HONG KONG (Reuters) - NWS Holding (0659.HK) sees its $1.76 billion China rail container venture as a “cash cow” benefiting from China’s massive spending on its jammed rail system, a senior executive said on Wednesday.
NWS also plans to invest 1 billion yuan each year in other China infrastructure projects, with a focus on the water industry, Tsang Yam Pui, executive director of NWS, said at the Reuters China Investment Summit.
NWS, an infrastructure and service arm of property firm New World Development 001.7.HK, holds a 22 percent stake in China United International Rail Containers Co, making it the second-largest investor after China’s Ministry of Railway (MOR).
Taking the model of U.S. freight railroad company BNSF Railway BNI.N, the venture aims to become the leading rail container logistics supplier in China, providing door-to-door shipments.
“For the MOR, this project is a national mission and for us it is a future cash cow,” Tsang said. He expects the project’s internal rate of return will be 15-20 percent.
With the support of MOR and a total investment of 12 billion yuan ($1.76 billion), NWS expects the venture to break even in 2013, a year after all of its 18 terminals are completed.
“For infrastructure projects, once they break even their profit will rise substantially,” said Steve To, general manager of NWS.
The annual volume of rail cargo shipped in containers is only 3 million TEUs in China, or 3 percent of the total rail freight. In the U.S. and Europe, that figure is 20-30 percent. “There is plenty of room for growth in China,” said To.
China will invest more than 700 billion yuan ($102 billion) a year in rail construction on average over the next three years, up from 600 billion yuan this year, vice railway minister Wang Zhiguo said last month.
The government has been accelerating its rail investments to help stimulate the economy.
MOR‘S China Railway Container Transport Corp Ltd has a 34 percent stake in the venture.
China International Marine Container (Group) Co Ltd 200039.SZ, container ship operators CMA CGM and Zim Integrated Shipping Services Ltd, German’s national rail company Deutsche Bahn AG, and Hong Kong’s Promisky Investment Ltd each has a stake of between 8 percent and 10 percent in the venture.
Some local governments have also invested in the rail container terminals in their areas, Tsang said. The Dalian government has a 40 percent stake in the Dalian terminal. Similarly, the Shanghai government, which owns 50 percent of the city’s rail container terminal, will retain its stake after the venture takes over the existing terminal.
Shares of NWS bucked a negative market trend to edge up 0.91 percent on Wednesday to HK$15.46. Its shares have risen about 34 percent this year, in line with a 36 percent gain on the benchmark Hang Seng Index .HSI.
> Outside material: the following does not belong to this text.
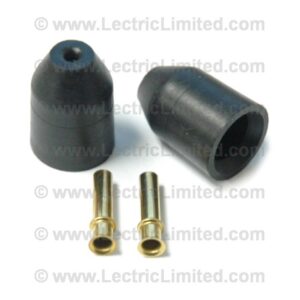 TERMINALS: FRONT PARKING/TURN SIGNAL LIGHT FIBEROPTIC FERRULES/ENDS & BOOTS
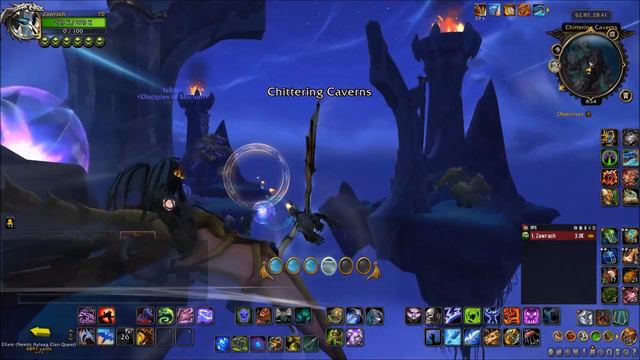 WoW Guide - [Advanced Gold] Academy Ascent смотреть онлайн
NWS, which invests in diverse businesses from transportation projects to financial services and manages Hong Kong Convention and Exhibition Center, posted a 64 percent fall in its six month profit ended December as a slowing global economy hurt its infrastructure and services business.
But the company is looking to China’s 4 trillion yuan stimulus package announced in late 2008 to boost the country’s domestic demand and create other infrastructure opportunities.
“Water is a main focus of the stimulus plan, therefore we are placing a lot of emphasis on developing this segment, both water supply and waste water treatment,” Tsang said.
NWS Holdings and Suez GSZ.PA of France, the world’s No. 1 water firm, have jointly invested in more than 20 water projects in China.